Kemudian pada tahun 2003
pemerintah mengeluarkan undang- undang no 20 tentang system pendidikan nasional
( UUSPN ). Dalam undang – undang tersebut dikemukakan hal- hal yang erat
hubungan dengan pendidikan bagi anak-anak dengan kebutuhan pendidikan khusus,
beberapa diantaranya sebagai berikut :
· Bab IV ( pasal 5 ayat 1 )
Setiap warga negara mempunyai hak yang sama untuk memperoleh pendidikan yang
bermutu baik yang memiliki kelainan fisik,emosionl,mental,intelektual atau
sosial berhak memperoleh pendidikan khusus.
· Bab V bagian 11 Pendidikan
khusus (pasal 32 ayat 1 ) Pendidikan khusus bagi peserta yang memiliki tingkat
kesulitan dalam mengikuti proses pembelajaran karena kelainan
fisik,emosional,mental,sosial atau memiliki potensi kecerdasan.
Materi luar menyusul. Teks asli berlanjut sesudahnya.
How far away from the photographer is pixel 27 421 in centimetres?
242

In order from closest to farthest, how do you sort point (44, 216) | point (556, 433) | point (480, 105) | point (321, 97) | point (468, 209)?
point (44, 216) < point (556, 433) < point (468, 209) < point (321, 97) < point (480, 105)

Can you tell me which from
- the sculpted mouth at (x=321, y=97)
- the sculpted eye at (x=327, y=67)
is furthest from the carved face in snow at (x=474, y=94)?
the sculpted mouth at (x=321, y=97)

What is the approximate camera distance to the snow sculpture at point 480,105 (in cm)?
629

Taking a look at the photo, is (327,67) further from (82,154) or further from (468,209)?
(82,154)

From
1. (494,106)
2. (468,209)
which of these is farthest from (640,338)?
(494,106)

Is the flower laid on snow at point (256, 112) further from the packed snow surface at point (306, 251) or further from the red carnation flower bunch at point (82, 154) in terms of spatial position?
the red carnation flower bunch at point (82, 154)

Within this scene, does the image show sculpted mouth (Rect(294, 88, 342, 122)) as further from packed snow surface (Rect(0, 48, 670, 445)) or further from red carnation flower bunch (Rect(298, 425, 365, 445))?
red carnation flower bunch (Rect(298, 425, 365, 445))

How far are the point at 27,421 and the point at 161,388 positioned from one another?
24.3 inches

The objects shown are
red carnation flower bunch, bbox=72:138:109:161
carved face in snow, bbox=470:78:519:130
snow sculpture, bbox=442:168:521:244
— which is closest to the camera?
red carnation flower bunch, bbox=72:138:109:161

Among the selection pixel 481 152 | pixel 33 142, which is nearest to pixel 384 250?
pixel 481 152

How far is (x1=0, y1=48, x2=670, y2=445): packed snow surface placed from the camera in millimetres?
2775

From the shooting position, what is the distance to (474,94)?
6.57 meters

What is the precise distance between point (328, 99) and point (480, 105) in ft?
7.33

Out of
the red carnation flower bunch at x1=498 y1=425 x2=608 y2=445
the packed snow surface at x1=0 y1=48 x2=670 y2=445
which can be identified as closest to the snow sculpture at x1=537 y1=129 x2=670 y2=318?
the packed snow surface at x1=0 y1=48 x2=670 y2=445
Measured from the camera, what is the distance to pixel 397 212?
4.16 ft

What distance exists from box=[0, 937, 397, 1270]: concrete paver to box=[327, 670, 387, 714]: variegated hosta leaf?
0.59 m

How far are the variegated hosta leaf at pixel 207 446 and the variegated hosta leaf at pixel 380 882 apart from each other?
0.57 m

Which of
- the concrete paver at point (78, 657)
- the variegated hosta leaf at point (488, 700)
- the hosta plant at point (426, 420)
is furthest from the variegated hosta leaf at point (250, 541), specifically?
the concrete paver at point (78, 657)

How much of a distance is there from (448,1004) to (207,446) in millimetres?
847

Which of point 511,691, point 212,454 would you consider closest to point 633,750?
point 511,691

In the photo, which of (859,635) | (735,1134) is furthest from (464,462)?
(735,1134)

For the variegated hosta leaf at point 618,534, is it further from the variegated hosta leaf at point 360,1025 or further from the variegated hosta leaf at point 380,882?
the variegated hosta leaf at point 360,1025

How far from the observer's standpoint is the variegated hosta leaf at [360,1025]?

Dan untuk anak tunagrahita, di
indonesia telah ada berbagai layanan pendidikan yang disediakan agar anak
tunagrahita bisa mendapatkan pendidikan seperti halnya anak pada umumnya. Ada
berbagai macam layanan pendidikan bagi anak tunagrahita saat ini, contohnya SLB
C, sekolah inklusif dan masih banyak lagi. Di Indonesia pendidikan yang
inklusif atau menuju inklusif pun terus digencarkan, setidaknya mulai 2001
pendidikan inklusi telah menjadi program Direktorat Pendidikan Luar Biasa yang
bertugas untuk mengatur pelaksanaan pendidikan luar biasa tidak hanya di SLB
namun juga di sekolah-sekolah reguler, termasuk salah satunya adalah membekali
para guru di semua sekolah reguler dengan pengetahuan dan keterampilan layanan
bagi anak berkebutuhan khusus. Beberapa sekolah pun baik itu SD, SMP, dan SMA
reguler telah ditunjuk menjadi sekolah penyelenggara pendidikan
inklusif.Walaupun memang dalam pelaksanaannya masih terdapat hambatan.